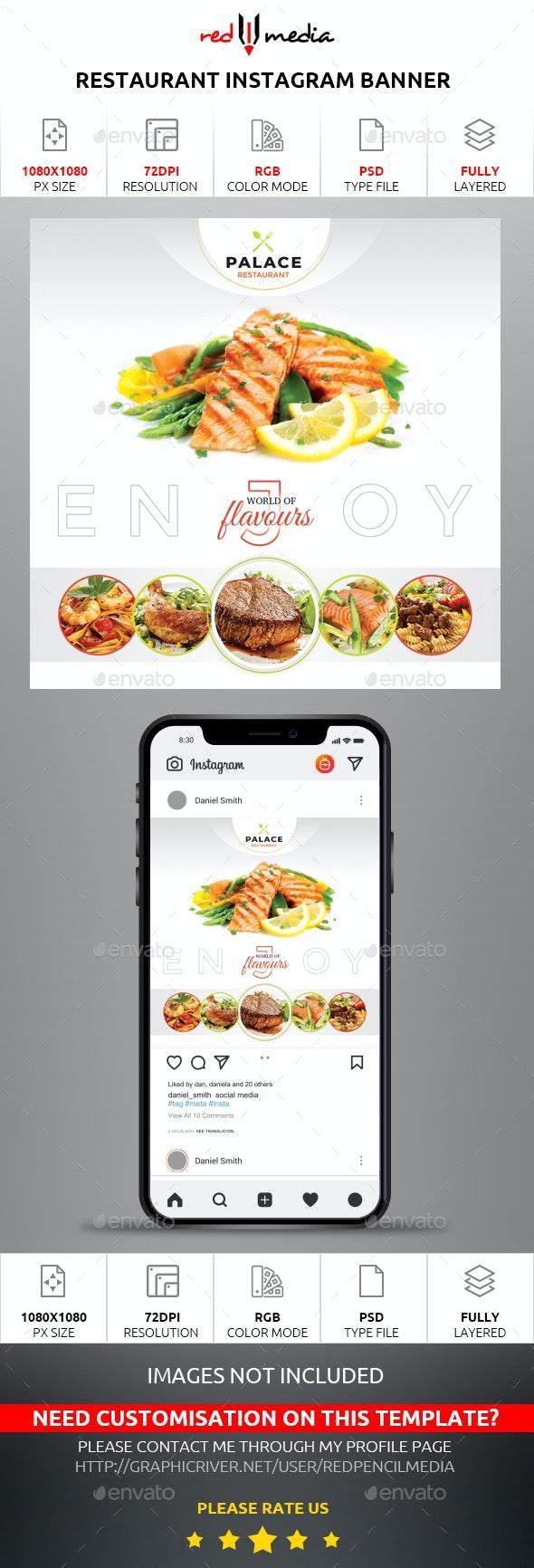 Restaurant Instagram Banner - Social Media Web Elements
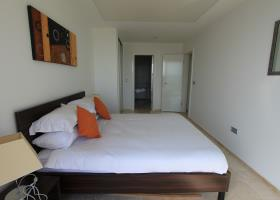 Image No.3-2 Bed Duplex for sale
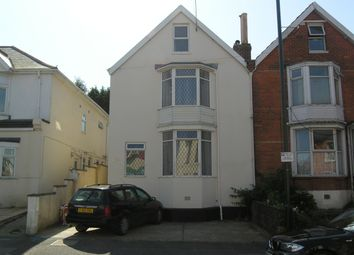 Thumbnail 6 bed property to rent in Alma Road, Winton, Bournemouth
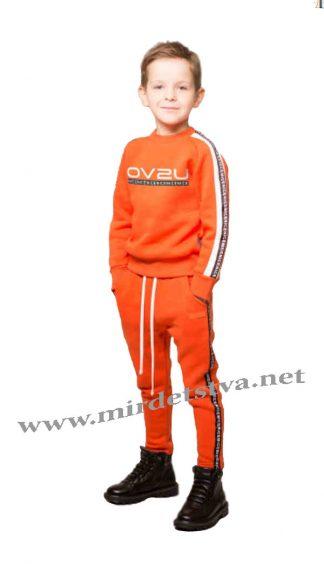 Оранжевые детские брюки с начесом Овен Донато 18Ш-246-6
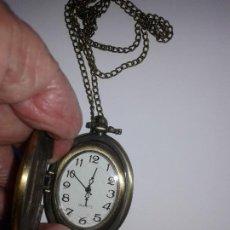 Relojes: RELOJ OVALADO DE COLLAR O BOLSILLO. Lote 205839638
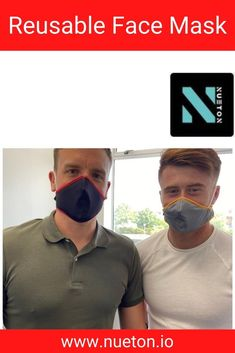 ✅ ADJUSTABLE AND COMFORTABLE. ✅ The special VELCRO neck support system provides an adjustment that fits without catching the hair and stretchy elastic ear loops added to provide extra support and fit most adult faces securely. ✅ NANO FACE MASK FILTERS. #menfacemask #menfacemasks #menfacemasklagos #menfacemasktoo #gmenfacemasks #omenfacemask Mens Face Mask, Face Masks, Male Face, Revolutionaries, Fashion Patterns, Printing On Fabric, Layers, Good Things, Trending Outfits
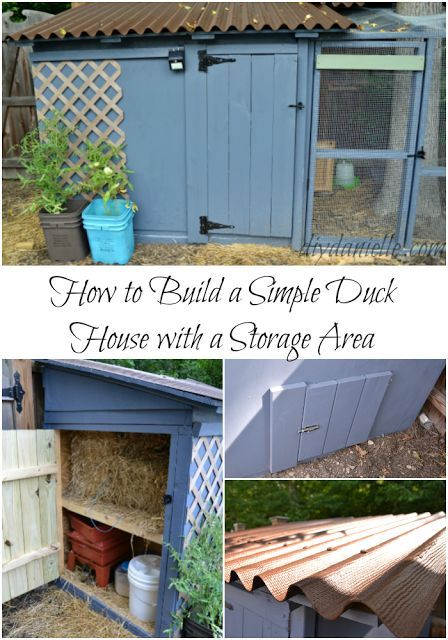 How to build a simple duck house with storage area. The storage is a great way t...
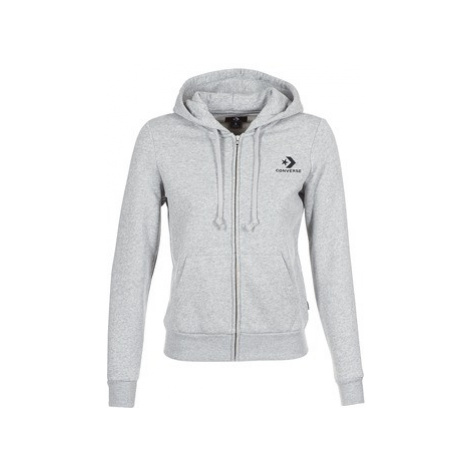 Converse CONVERSE STAR CHEVRON EMBROIDERED FZ HOODIE women's Sweatshirt in Grey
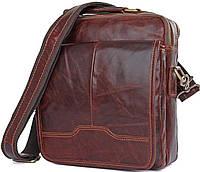 Сумка Vintage 14550 из натуральной кожи Коричневая, фото 1
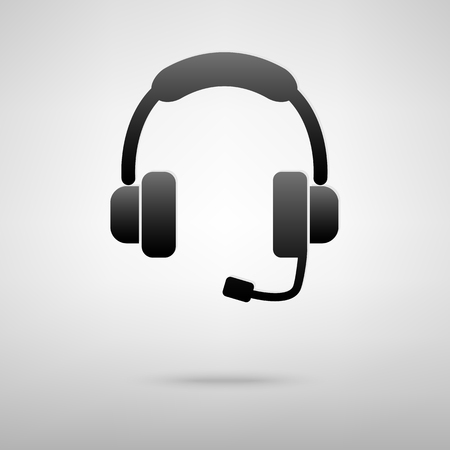 support phone operator in headset: Headset black icon. Creative vector illustration with shadow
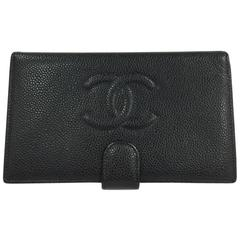 Chanel Timeless CC French Wallet Caviar Long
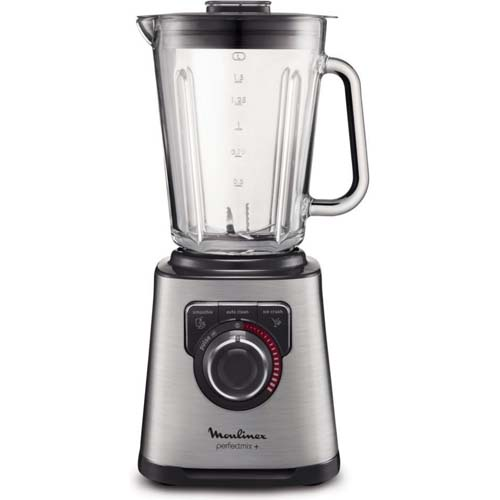 Moulinex Perfect Mix LM811D10 Blender Review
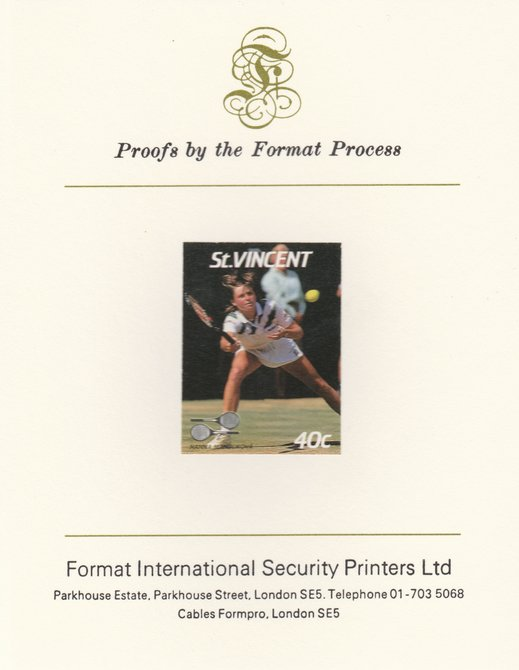 St Vincent 1987 International Tennis Players 40c Hanna Mandikova imperf mounted on Format International Proof Card, as SG 1057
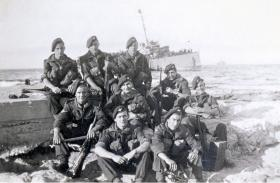 Members of A Company 9th Para Battalion pictured in front of SS Ulua, nr Haifa, 28 February 1947.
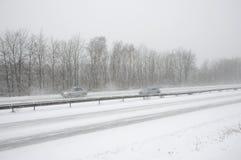 German highway in winter  snow storm Stock Photos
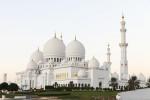 sheik-zayed-mosque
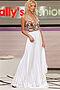 Платье #12649. Вид 1.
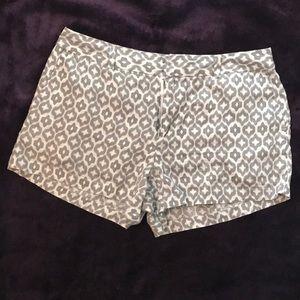 Cynthia Rowley Shorts Crochet Lace Size 12 Poshmark
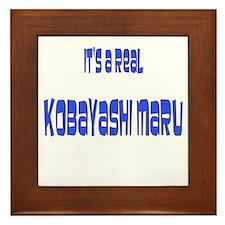 kobayashi maru Framed Tile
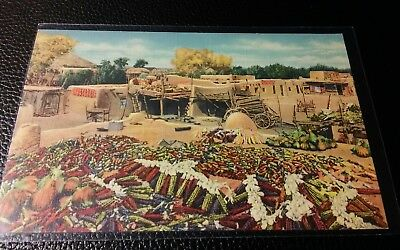Santa Clara Indian Reservation Postcard / New Mexico NM / Native American / ABQ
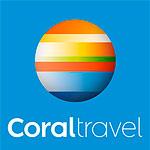 coral.jpg.f4ae15dcd5fe2d0ac14221f332a389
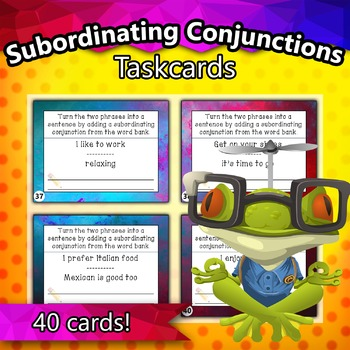 Subordinating Conjunctions Taskcards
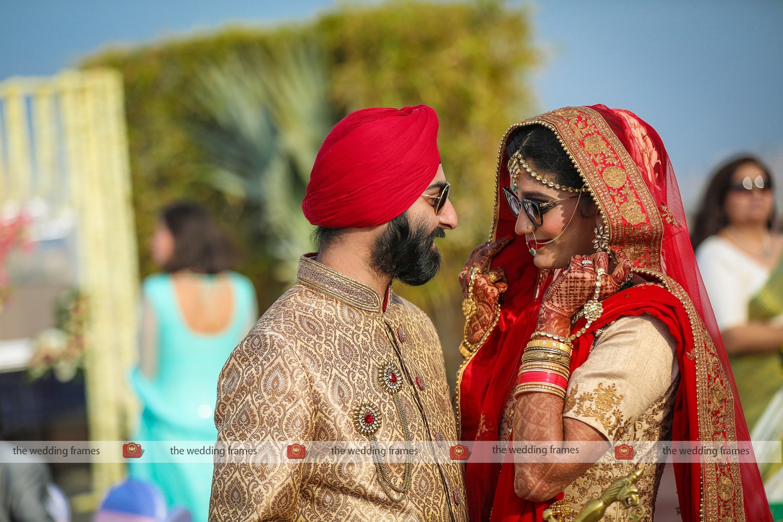 Berühmt Marriage Picture Frames Zeitgenössisch - Bilderrahmen Ideen ...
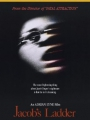 Jacob's Ladder 1990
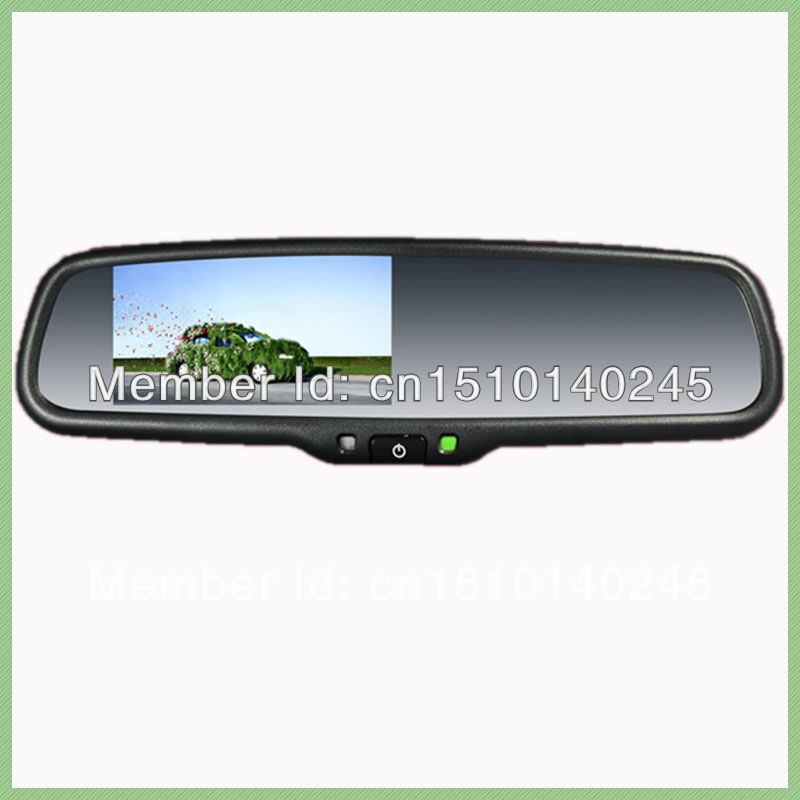 Car Rear View Mirror 4 3 Inch Reverse Camera Display For Toyota Corolla Rav4 Prado 10prado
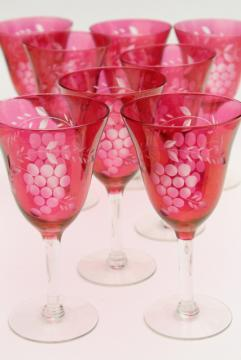 etched grapes water glasses or wine goblets, clear stem cranberry or ruby red stain glass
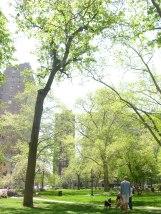 Rittenhouse_Square_CC_01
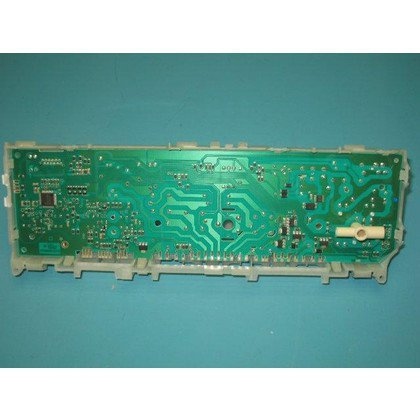 Płytka sterowania AWN610D (1024281)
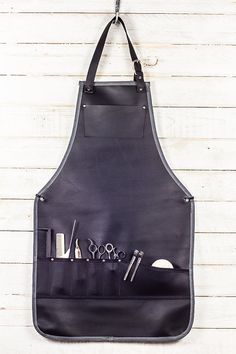Full Stylist Apron Black Leather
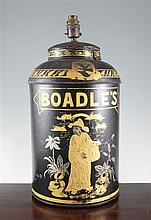 A 19th century chinoiserie Toleware 'Boadles' tea canister, 18.5in.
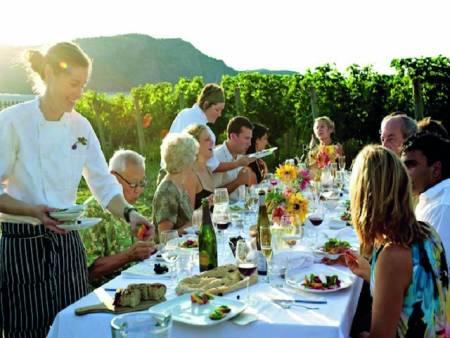 Von Florenz: Besuch Und Typisches Abendessen In Einem Schönen Weinberg In Chianti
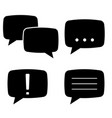 speech bubbles flat black icons set vector image vector image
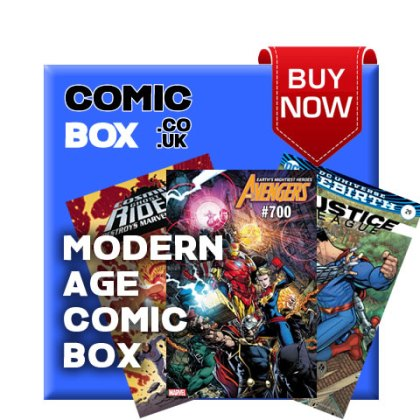 'Buy Now' Modern Age Mystery Comic Box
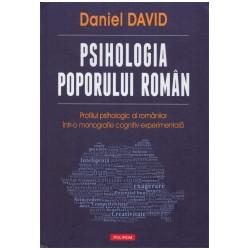 Psihologia poporului roman...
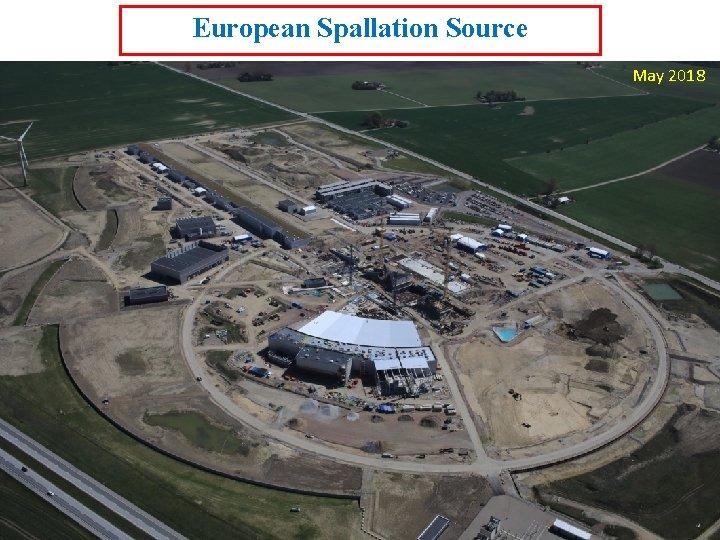 European Spallation Source May 2018 13 -Dec-2018 G. Fanourakis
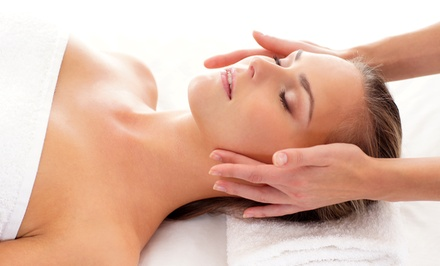 $67.99 for a Spa Package with Massage, Facial, and Hand and Foot Care at The Body Essential ($175 Value)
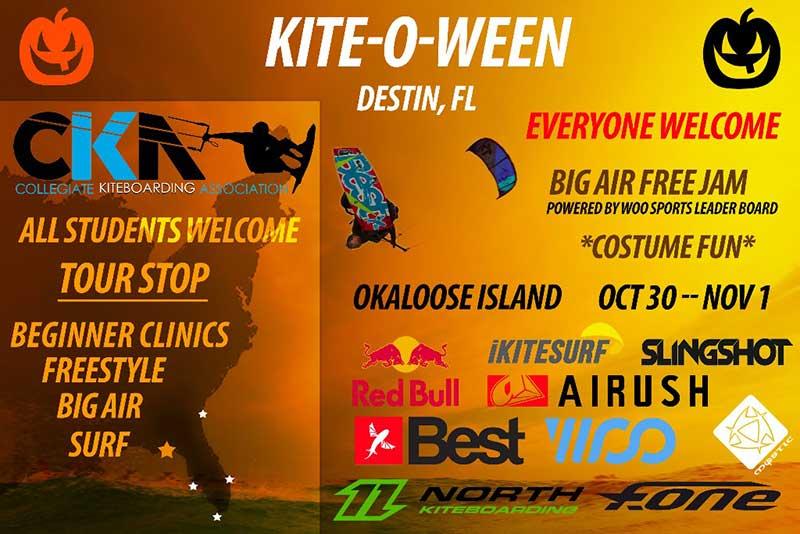 College Kiteboarding Association Kite-O-Ween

[WHAT TO PRODUCE] Write out every record exactly. Leave the pictures out.

[RESULT OF THIS EXERCISE]
 Restaurant Instagram Banner - Social Media Web Elements
 Image No.3-2 Bed Duplex for sale
 Thumbnail 6 bed property to rent in Alma Road, Winton, Bournemouth
 Оранжевые детские брюки с начесом Овен Донато 18Ш-246-6
 Relojes: RELOJ OVALADO DE COLLAR O BOLSILLO. Lote 205839638
 ✅ ADJUSTABLE AND COMFORTABLE. ✅ The special VELCRO neck support system provides an adjustment that fits without catching the hair and stretchy elastic ear loops added to provide extra support and fit most adult faces securely. ✅ NANO FACE MASK FILTERS. #menfacemask #menfacemasks #menfacemasklagos #menfacemasktoo #gmenfacemasks #omenfacemask Mens Face Mask, Face Masks, Male Face, Revolutionaries, Fashion Patterns, Printing On Fabric, Layers, Good Things, Trending Outfits
 How to build a simple duck house with storage area. The storage is a great way t...
 Converse CONVERSE STAR CHEVRON EMBROIDERED FZ HOODIE women's Sweatshirt in Grey
 Сумка Vintage 14550 из натуральной кожи Коричневая, фото 1
 support phone operator in headset: Headset black icon. Creative vector illustration with shadow
 Chanel Timeless CC French Wallet Caviar Long
 Moulinex Perfect Mix LM811D10 Blender Review
 St Vincent 1987 International Tennis Players 40c Hanna Mandikova imperf mounted on Format International Proof Card, as SG 1057
 Members of A Company 9th Para Battalion pictured in front of SS Ulua, nr Haifa, 28 February 1947.
 German highway in winter  snow storm Stock Photos
 sheik-zayed-mosque
 Платье #12649. Вид 1.
 Cynthia Rowley Shorts Crochet Lace Size 12 Poshmark
 kobayashi maru Framed Tile
Santa Clara Indian Reservation Postcard / New Mexico NM / Native American / ABQ
 coral.jpg.f4ae15dcd5fe2d0ac14221f332a389
 Subordinating Conjunctions Taskcards
 Berühmt Marriage Picture Frames Zeitgenössisch - Bilderrahmen Ideen ...
 Jacob's Ladder 1990
 Car Rear View Mirror 4 3 Inch Reverse Camera Display For Toyota Corolla Rav4 Prado 10prado
 etched grapes water glasses or wine goblets, clear stem cranberry or ruby red stain glass
 Rittenhouse_Square_CC_01
 Płytka sterowania AWN610D (1024281)
Full Stylist Apron Black Leather
 A 19th century chinoiserie Toleware 'Boadles' tea canister, 18.5in.
 Von Florenz: Besuch Und Typisches Abendessen In Einem Schönen Weinberg In Chianti
 speech bubbles flat black icons set vector image vector image
 'Buy Now' Modern Age Mystery Comic Box
 Psihologia poporului roman...
 European Spallation Source May 2018 13 -Dec-2018 G. Fanourakis
 $67.99 for a Spa Package with Massage, Facial, and Hand and Foot Care at The Body Essential ($175 Value)
 College Kiteboarding Association Kite-O-Ween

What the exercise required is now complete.